Sears To Cut Benefits To Compete

Jan 29, 2004
George Anderson

By George Anderson

Add Sears to the list of retailers using the low wages and benefits paid by Wal-Mart to its associates as the reason for proposed cutbacks in employee programs.

Greg Lee, senior vice president for human resources, Sears told the Chicago Tribune, “In the world of retailing there are very few competitors with pension plans and retiree
medical benefits. That puts Sears at a disadvantage.”

Sears, reports Bloomberg News, plans to phase out its pension plan, reduce bonuses and eliminate stock options for all except company directors and vice presidents.

It is expected workers under 40 will be shifted from the company’s paid pension plan to self-financed 401 (k) plans.

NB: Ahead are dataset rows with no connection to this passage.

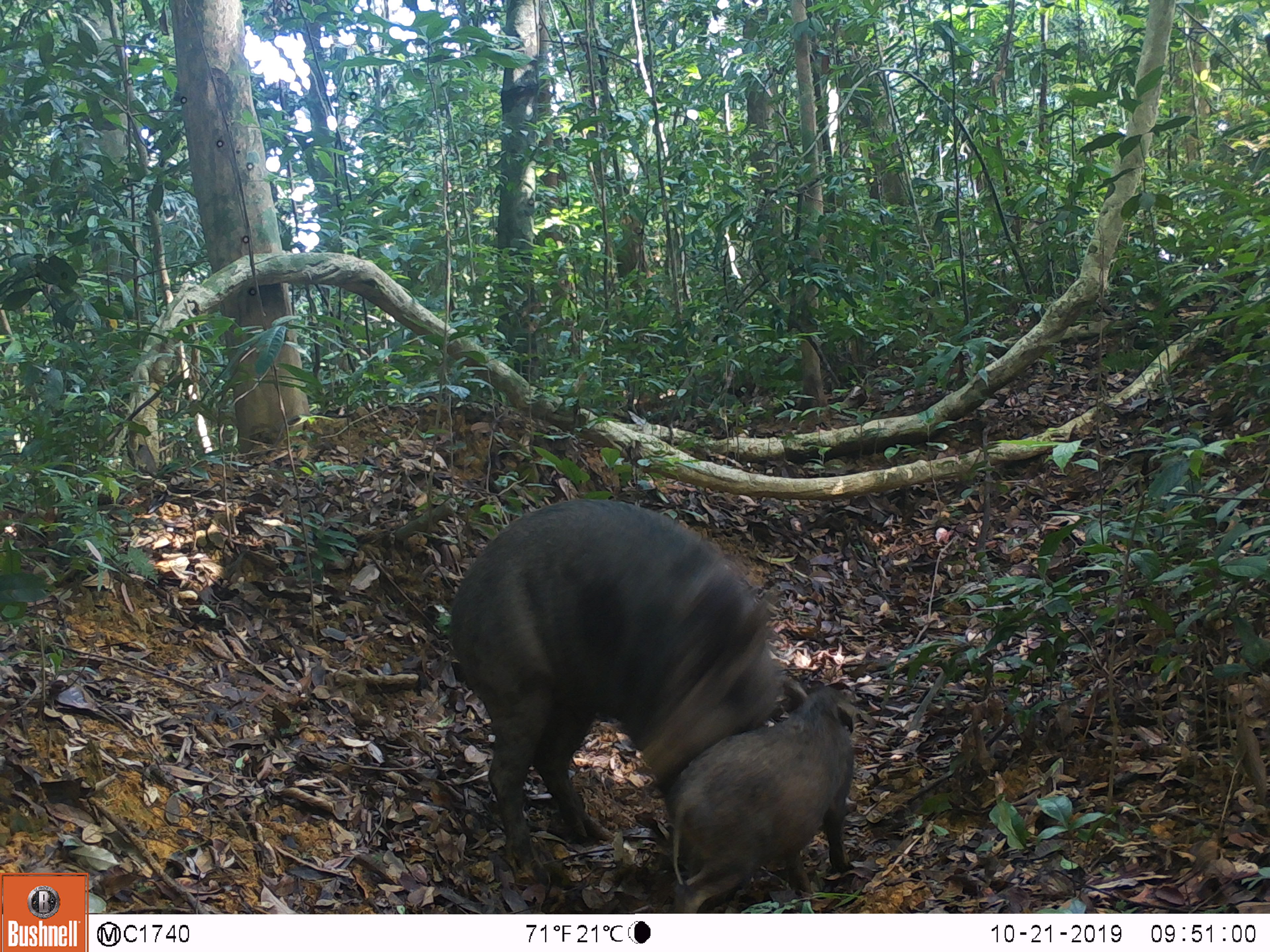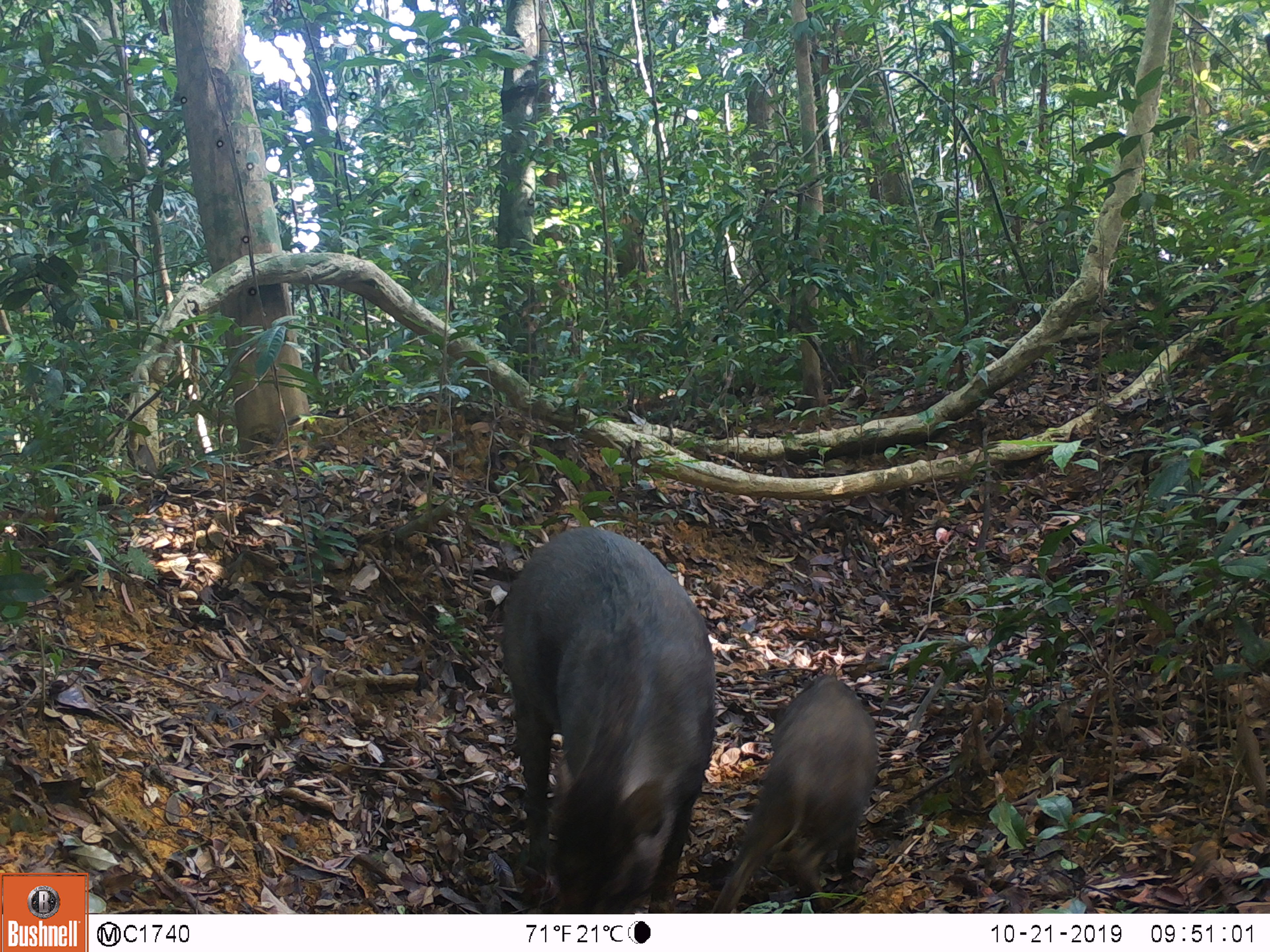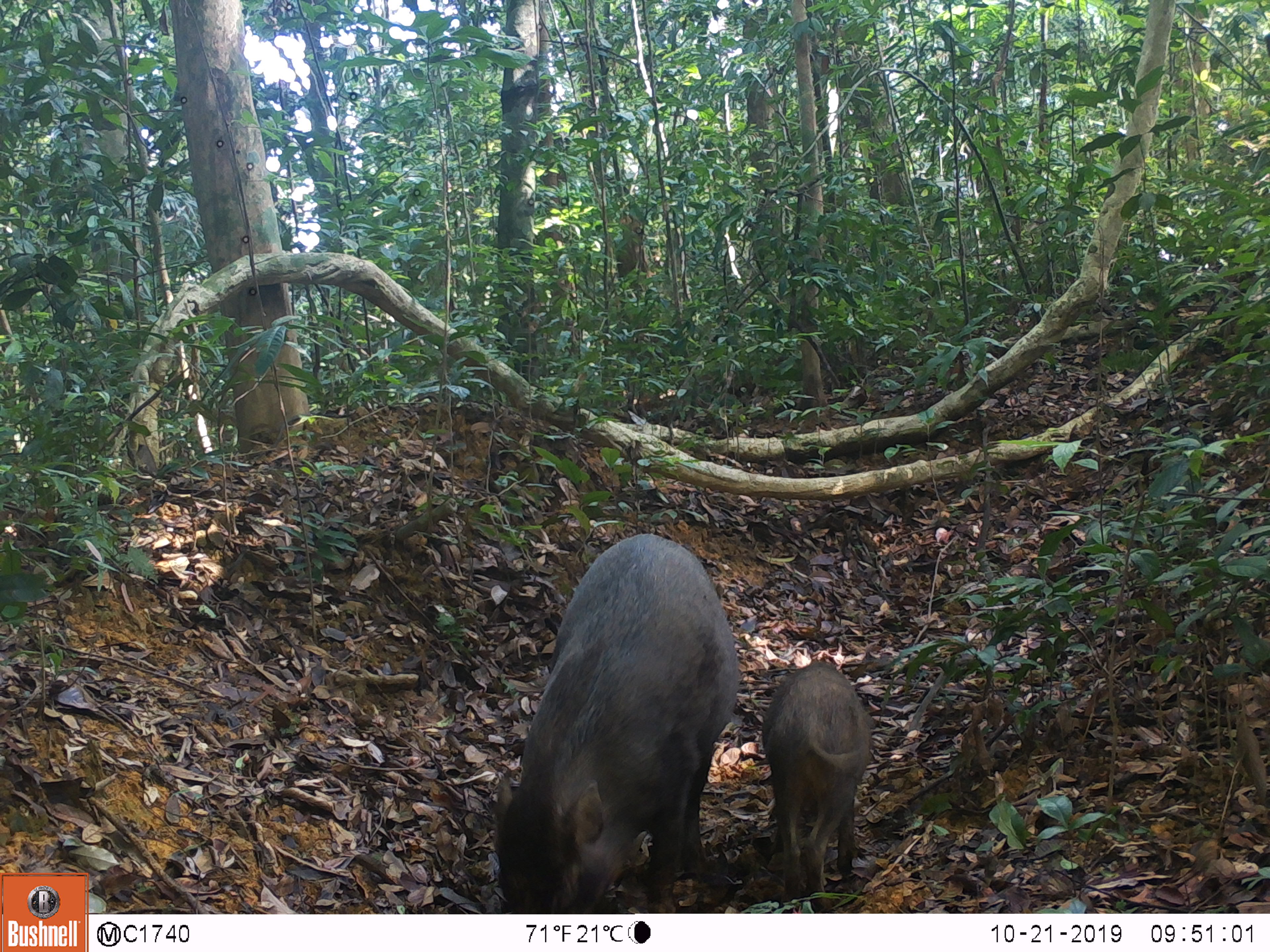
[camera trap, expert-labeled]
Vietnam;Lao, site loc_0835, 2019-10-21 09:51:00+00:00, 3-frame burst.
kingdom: Animalia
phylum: Chordata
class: Mammalia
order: Artiodactyla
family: Suidae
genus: Sus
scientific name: Sus scrofa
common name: eurasian wild pig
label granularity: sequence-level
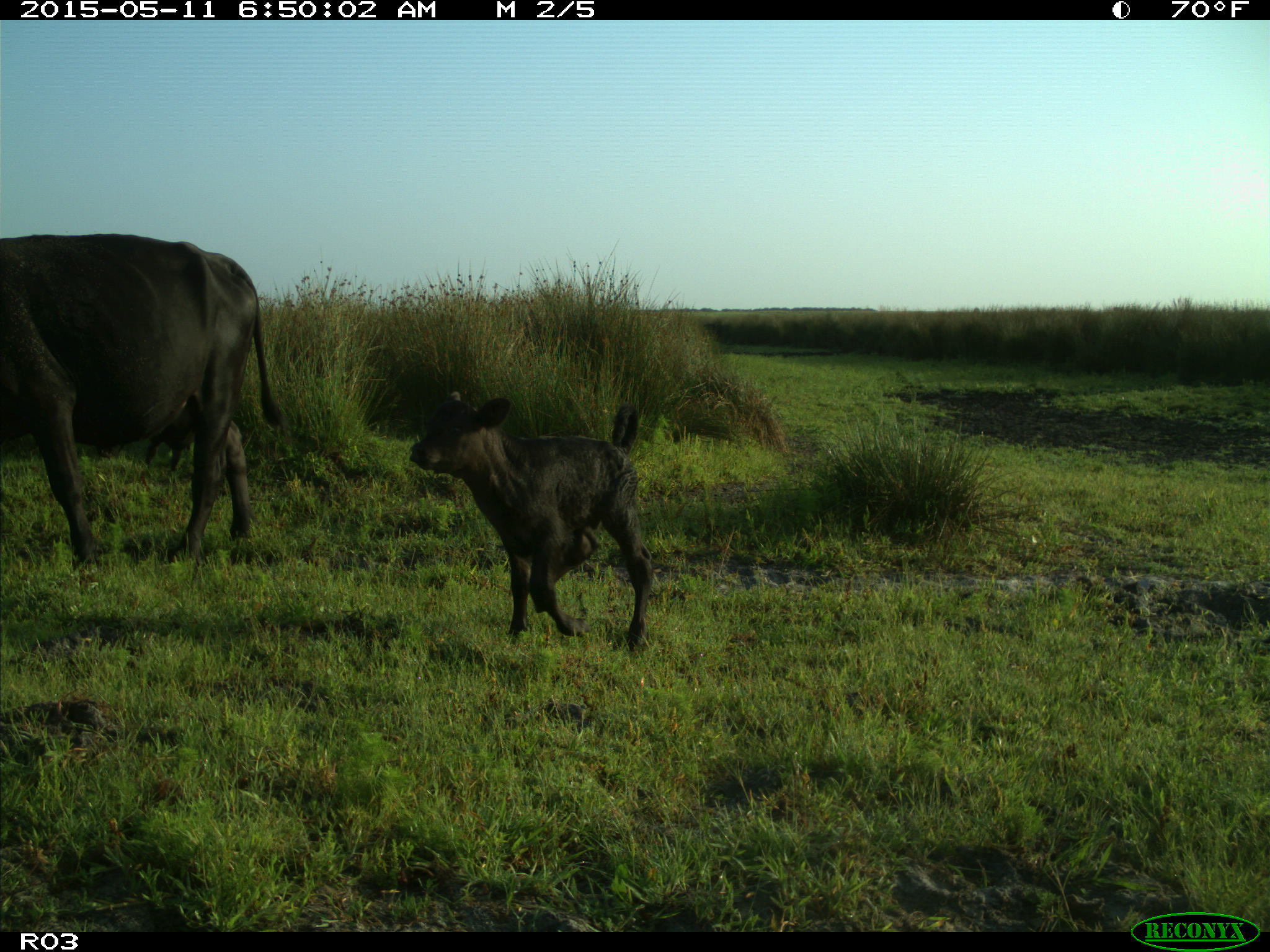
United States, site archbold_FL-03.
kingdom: Animalia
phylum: Chordata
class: Mammalia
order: Artiodactyla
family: Bovidae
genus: Bos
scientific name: Bos taurus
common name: domestic cow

The company plans to increase the hourly rate paid employees
by 20 percent.

In another cost-cutting move, Sears plans to end its subsidies for health care for future retirees. Future retirees from the department store chain will be able to buy coverage
through Sears’ group plan.

Moderator’s Comment: Will Sears be more competitive by making this latest move to reduce company expenses?

We’ve heard so many times that you have to pay to attract talented people. Obviously, Sears feels its employees are not talented enough. Greg Lee’s statement
that by taking care of its employees, Sears was putting itself at a competitive disadvantage, says it all.